This post is the fifth step in our end-to-end journey. We began by designing the foundations of data movement in Building an ETL Pipeline for Retail Demand Data. First, we scaled the flow using AWS Glue + PySpark. Then, we operationalised it in Enhancing Your ETL Pipeline with AWS Glue and PySpark. With a reliable pipeline in place, we examined the data thoroughly. In Mastering EDA for Demand Forecasting on AWS, we identified patterns and addressed quality concerns. We then engineered predictive signal in Mastering Feature Engineering for Machine Learning, producing a rich, analysis-ready dataset.

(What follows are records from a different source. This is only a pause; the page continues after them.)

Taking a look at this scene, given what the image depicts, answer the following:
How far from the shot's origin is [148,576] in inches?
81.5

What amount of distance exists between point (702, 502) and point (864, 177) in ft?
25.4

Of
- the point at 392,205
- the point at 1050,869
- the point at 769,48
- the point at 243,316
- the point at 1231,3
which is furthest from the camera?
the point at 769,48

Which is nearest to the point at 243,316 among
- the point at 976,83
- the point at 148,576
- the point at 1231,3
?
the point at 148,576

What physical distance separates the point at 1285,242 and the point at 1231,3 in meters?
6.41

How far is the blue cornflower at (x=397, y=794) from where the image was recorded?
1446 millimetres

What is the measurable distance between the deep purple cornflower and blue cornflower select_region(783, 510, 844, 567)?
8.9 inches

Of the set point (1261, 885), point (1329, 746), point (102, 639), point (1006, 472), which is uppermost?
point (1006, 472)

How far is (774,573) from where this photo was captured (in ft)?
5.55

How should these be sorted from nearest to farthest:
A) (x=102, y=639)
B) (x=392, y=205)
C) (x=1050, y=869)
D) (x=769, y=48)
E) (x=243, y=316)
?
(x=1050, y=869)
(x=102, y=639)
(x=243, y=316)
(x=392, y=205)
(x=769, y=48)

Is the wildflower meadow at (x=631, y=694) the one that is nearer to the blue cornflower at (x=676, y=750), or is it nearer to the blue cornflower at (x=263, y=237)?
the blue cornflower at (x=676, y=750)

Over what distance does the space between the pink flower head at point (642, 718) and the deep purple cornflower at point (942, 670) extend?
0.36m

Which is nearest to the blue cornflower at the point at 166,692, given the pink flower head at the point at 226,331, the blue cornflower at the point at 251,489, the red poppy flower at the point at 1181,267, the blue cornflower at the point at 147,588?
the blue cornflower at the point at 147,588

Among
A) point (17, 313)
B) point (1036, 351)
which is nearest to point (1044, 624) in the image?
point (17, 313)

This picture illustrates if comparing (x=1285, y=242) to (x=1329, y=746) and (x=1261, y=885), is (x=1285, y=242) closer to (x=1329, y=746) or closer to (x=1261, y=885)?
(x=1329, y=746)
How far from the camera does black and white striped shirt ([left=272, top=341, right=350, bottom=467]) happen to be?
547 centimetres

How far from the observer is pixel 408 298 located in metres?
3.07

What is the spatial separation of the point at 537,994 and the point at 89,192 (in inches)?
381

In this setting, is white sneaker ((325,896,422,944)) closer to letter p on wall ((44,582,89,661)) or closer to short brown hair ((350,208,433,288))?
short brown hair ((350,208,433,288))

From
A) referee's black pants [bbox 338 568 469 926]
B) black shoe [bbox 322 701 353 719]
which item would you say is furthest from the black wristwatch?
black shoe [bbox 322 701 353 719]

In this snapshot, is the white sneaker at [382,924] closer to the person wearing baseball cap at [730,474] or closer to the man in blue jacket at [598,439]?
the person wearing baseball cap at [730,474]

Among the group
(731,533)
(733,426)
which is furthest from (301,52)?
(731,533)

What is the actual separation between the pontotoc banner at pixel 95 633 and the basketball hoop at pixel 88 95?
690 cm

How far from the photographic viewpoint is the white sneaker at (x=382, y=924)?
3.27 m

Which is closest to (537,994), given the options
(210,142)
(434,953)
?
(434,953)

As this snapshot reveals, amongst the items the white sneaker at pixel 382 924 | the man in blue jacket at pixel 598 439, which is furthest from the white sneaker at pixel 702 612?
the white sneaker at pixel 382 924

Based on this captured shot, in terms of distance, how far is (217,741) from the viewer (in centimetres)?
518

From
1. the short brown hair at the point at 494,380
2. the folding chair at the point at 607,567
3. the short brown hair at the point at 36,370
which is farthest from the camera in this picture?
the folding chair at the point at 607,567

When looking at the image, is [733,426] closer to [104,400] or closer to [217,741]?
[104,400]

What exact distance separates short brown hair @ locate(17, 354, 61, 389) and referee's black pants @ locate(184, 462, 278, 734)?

Now, we turn those features into trained, validated forecasting models. The features are stored at s3://scdf-project-data/features/. This post builds a Machine Learning Pipeline. The pipeline trains, evaluates, and persists models. These models are ready for deployment in the next chapter.
Objective
The Machine Learning phase focuses on training and evaluating demand forecasting models using the feature-engineered dataset. These models are designed to capture temporal patterns. They also capture store-specific and item-level sales variations. This ensures more accurate and reliable demand predictions across the retail network.
Goal
This stage focuses on converting our feature-rich dataset into trained and validated models for forecasting retail demand. The models are built to understand:
- Seasonality and temporal trends
- Store and item-specific behaviour
- Short-term fluctuations through lag-based signals
The goal is not only to train models that are accurate. It is also to ensure that the pipeline is reproducible, scalable, and ready for deployment.
Model Selection
We selected two regression algorithms to balance simplicity with performance:
Linear Regression (Baseline Model)
This serves as our baseline, modeling linear relationships between lag features and daily sales. Its transparency allows us to establish benchmark metrics against which more complex models can be measured.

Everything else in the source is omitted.